Forum Moderators: phranque

Message Too Old, No Replies

Setting up Extensionless URLs with htaccess in MAMP

getting error

         

Lorel

6:17 pm on Oct 30, 2014 (gmt 0)

WebmasterWorld Senior Member 10+ Year Member Top Contributors Of The Month



I started a similar thread back in Jan on the same subject but that website got put on hold. I'm now working on another website and recently started another thread on how to install and MAMP.
I'm using some of info from the original thread, plus what I learned from the installing Mamp thread.
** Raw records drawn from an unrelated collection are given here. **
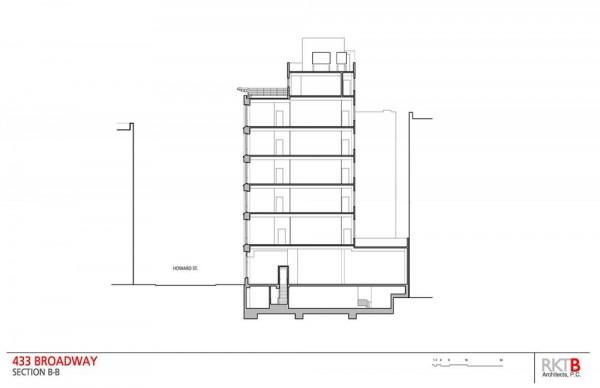 Image Courtesy © RKTB Architects, P.C.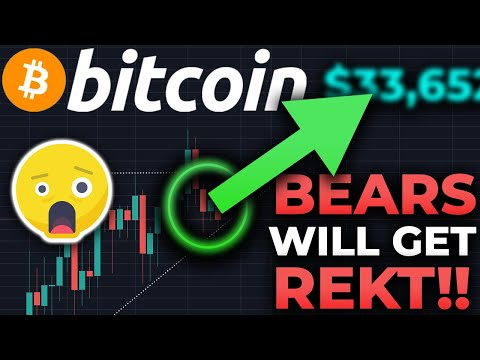 WARNING!! BITCOIN BEARS WILL GET REKT!!! GET READY FOR A HUGE BITCOIN BREAKOUT!!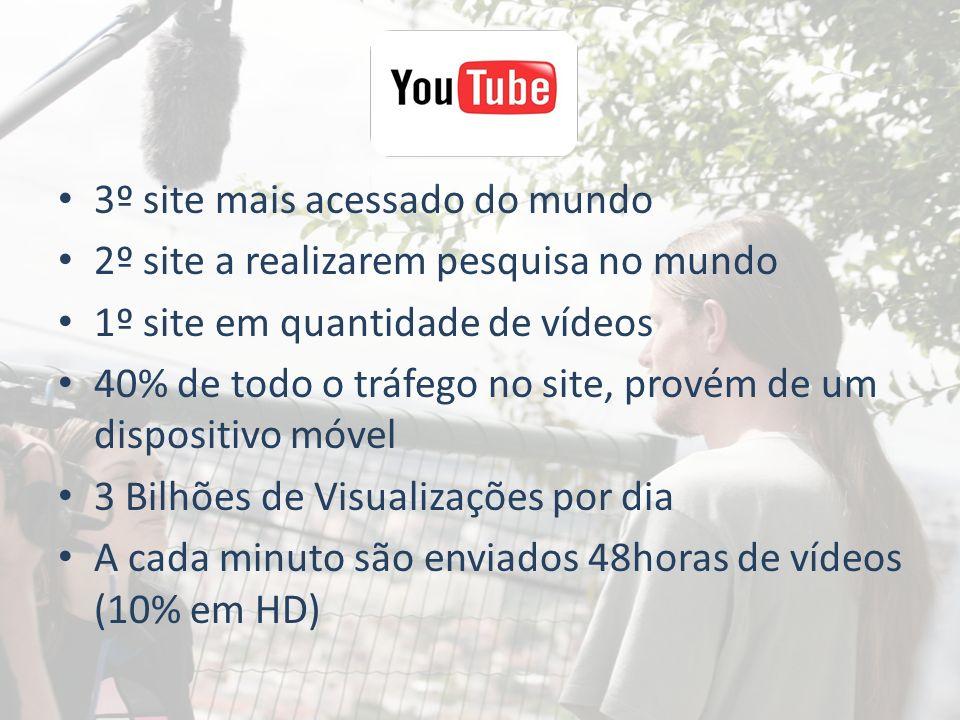 3º site mais acessado do mundo 2º site a realizarem pesquisa no mundo 1º site em quantidade de vídeos 40% de todo o tráfego no site, provém de um disp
I left the extensions on the file names.

All links are relative.

On the home page I took the extension off one page I'm using for a test. I left the slash off the end but also tested it with the slash on. when I mouse over it in the browser it shows up estensionless but it throws server not found error if I open the page.

I have MAMP installed and I can open pages of the website within Mamp. I also loaded htaccess so the includes would work (for header, etc).
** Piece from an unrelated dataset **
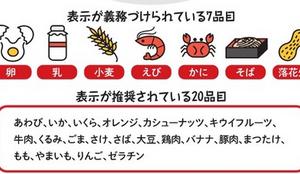 食物不耐症(food torelance)はご存知ですか?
The only other thing I have in htaccess is for extensionless urls (see below). I've tried several settings for the rewrite URL, as mentioned in previous threads, and so far nothing is working.

here is what is currently in htaccess:

(I understand I need to change example.com to the domain once I load it onto the web server)

---------------------

ErrorDocument 404 /missing.htm
AddHandler server-parsed .htm
#
Options +Includes
Options +FollowSymLinks
RewriteEngine on
#
RewriteBase /
#RewriteBase /example.com/
# check for file not existing
RewriteCond %{REQUEST_FILENAME} !-f
# check for directory not existing
RewriteCond %{REQUEST_FILENAME} !-d
# check for filename not ending in .htm to avoid looping
RewriteCond %{REQUEST_FILENAME} !\.htm$
# if the above conditions are met of no matching file, dir or htm file
# then rewrite to a .htm file
RewriteRule ^(([^./]+/)*[^./])$ /$1.htm [L]

---------------------

I get ERROR MESSAGE: Server not found

It was suggested in the earlier thread that I should use Live http headers in Firefox. Here is the last input from trying to access the page.

---------------------

[ajax.googleapis.com...]

GET /ajax/libs/jquery/1.6.2/jquery.min.js HTTP/1.1
Host: ajax.googleapis.com
User-Agent: Mozilla/5.0 (Macintosh; Intel Mac OS X 10.7; rv:33.0) Gecko/20100101 Firefox/33.0
Accept: */*
Accept-Language: en-US,en;q=0.5
Accept-Encoding: gzip, deflate
Connection: keep-alive
If-Modified-Since: Mon, 02 Apr 2012 18:24:28 GMT
Cache-Control: max-age=0

HTTP/1.1 304 Not Modified
Date: Thu, 30 Oct 2014 07:51:32 GMT
Expires: Fri, 30 Oct 2015 07:51:32 GMT
Age: 37970
Server: GFE/2.0
Alternate-Protocol: 80:quic,p=0.01

---------------------

Can anyone see what might be wrong?

not2easy

6:29 am on Nov 7, 2014 (gmt 0)

WebmasterWorld Administrator 10+ Year Member Top Contributors Of The Month



I was wondering why the WP htaccess doesn't use a rule to add a slash so I checked the live site and it has a slash on the end of each link.

I assume this something set up within WP itself because the host said to set up a temp directory to work on the site and comment out the rules in WP htaccess rules because they are not needed when using WP as it has it's rules within the program.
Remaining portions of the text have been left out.